Moreover, designers also know that some of the most interesting spatial experiences can come out of a voluntary or sometimes involuntary articulation of different dimensions, when spaces positively exploit tensions, ‘elements’ of space play more than one role and the contamination between apparently opposite conditions enriches the experience. Unwin (2009, p. 63), for instance, explains how ‘Many small villages across the world that have been inhabited and gently modified over many centuries show the subtle ways in which simple elements can be used for more than one thing. House walls, for example, usually not only enclose the private interiors of the dwellings or their gardens, but also define the pathways, small public squares and roads between them’. And some spaces do not just define more than one thing, but are indeed a ‘filter’ between different dimensions, scales and urban conditions. The arcades in the Italian city of Bologna, for instance, beyond their function as shelter for pedestrians and commercial activities, give a strong symbolic and existential message about a town where civil society and public participation have always been fostered and valued. The participation and contamination of the very private dimension of the ‘building’ and the very public one of the ‘street’, which literally intersect and blur, aligns with the ethos and political history of the town. They also function as a hybrid movement–social space. They are thoroughfares, but extremely interesting and eventful ones (Figure 1).

So, semi-public spaces, in residential and urban design, become very valuable and enriching propositions, offering further opportunities for socialising, while feeling at ease and – in some instances – safer. And the same can be said for spaces that allow articulating movement and pause, or that function as thresholds between these. After all, we all know how a ‘pause-based’ place can be given meaning often by its proximity to a line of ‘flows’. The often romanticised café table, or bench, or low wall, where someone sits watching the world go by, desperately needs the world to go by – though at a negotiable speed – hence some action nearby, or there will be very little to watch and feel part of.

Many examples of digital interventions in cities have been, however, deployed in isolation from spatial design knowledge and practice, and show a lack of awareness of these important nuances and an adherence to some quick-fix ‘false syntax’. The design and placement of public informationterminals in many cities around the world reveals, for instance, an inability to think in terms of both the tensions of movement/social space, and the public/private one.

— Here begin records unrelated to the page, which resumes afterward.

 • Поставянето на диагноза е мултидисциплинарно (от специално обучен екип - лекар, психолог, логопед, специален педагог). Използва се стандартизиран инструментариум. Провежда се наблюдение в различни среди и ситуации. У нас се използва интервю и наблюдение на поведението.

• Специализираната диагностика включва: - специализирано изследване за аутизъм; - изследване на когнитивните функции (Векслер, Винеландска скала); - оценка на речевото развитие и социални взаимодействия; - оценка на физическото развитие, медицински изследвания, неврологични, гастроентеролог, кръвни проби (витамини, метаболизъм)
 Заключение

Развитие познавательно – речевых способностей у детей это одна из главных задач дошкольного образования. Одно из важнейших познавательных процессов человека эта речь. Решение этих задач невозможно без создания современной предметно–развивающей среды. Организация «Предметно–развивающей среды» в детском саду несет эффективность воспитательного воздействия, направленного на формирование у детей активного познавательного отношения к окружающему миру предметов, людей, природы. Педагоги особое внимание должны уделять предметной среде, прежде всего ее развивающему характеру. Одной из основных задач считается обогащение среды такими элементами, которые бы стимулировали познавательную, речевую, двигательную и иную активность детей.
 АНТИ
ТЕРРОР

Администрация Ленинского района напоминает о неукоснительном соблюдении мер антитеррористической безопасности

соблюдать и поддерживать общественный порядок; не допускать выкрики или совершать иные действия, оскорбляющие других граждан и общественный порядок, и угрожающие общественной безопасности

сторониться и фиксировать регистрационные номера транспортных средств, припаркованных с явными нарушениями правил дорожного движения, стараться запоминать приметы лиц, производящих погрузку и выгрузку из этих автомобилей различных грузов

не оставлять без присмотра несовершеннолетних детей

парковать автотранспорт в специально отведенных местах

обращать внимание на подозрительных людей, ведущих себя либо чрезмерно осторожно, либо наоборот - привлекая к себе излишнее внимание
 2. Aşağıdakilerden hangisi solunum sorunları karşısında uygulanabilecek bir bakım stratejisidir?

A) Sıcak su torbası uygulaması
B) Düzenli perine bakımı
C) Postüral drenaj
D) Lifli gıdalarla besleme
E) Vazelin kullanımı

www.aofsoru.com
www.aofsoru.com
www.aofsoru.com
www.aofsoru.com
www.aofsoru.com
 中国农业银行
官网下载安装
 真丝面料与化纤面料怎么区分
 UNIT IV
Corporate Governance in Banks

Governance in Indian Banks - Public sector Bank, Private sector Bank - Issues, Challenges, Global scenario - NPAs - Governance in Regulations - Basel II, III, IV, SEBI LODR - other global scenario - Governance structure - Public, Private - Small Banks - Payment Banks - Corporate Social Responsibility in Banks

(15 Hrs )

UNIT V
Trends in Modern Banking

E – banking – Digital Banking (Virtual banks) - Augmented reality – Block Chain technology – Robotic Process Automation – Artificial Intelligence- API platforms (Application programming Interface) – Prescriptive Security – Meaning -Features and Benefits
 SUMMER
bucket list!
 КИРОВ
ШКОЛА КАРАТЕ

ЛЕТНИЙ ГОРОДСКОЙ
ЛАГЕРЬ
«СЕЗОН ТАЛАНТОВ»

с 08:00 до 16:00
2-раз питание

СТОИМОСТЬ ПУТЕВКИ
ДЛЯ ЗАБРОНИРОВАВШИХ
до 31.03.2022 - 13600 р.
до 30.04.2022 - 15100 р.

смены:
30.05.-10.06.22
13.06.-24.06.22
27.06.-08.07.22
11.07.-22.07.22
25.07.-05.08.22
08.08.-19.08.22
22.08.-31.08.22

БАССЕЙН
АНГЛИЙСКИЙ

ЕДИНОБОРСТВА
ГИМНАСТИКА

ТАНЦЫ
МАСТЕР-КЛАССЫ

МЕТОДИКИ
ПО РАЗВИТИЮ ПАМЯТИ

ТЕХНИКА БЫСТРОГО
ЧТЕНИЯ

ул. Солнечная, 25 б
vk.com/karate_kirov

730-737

In many cases, terminals have been designed and placed to respond to a simplistic conception of touch-and-go usage by an idealised model of busy, ‘always on the move’ connected citizen. They depend entirely on an idea of fast movement space, and quick and casual interactions, seemingly belonging to, and echoing (though with little awareness of it), the ‘shadowy’ experience of place that Tuan refers to, or the vehicular movement dimension Engwitch critiques. They therefore end up being placed in entirely ‘public’ and over-exposed – and often rather uncomfortable – locations, forgetting that the nature of the interactions allowed by the terminal is rather personal and private. While being located in visible spots can be understandable from the point of view of the easiness of finding – or noticing – the terminal itself, everything else works against them, from a spatial/urban design logic, and no attempt to articulate successfully and creatively movement and pause, public and private, or the inhabitation – however temporary – of a place, is evident. As Fatah gen. Schieck et al (2006, p. 5)

also note when discussing ubiquitous computing in cities ‘Designing a pervasive system involves understanding which types of architectural spaces, interaction spaces and information spheres are being designed for’.

Figure 1. Bologna’s arcades merge public and private affirming a participative urban ethos. Source: Night view of the arcades in Bologna, Italy. Picture by Giovanni Dall’Orto, 19 November 2007.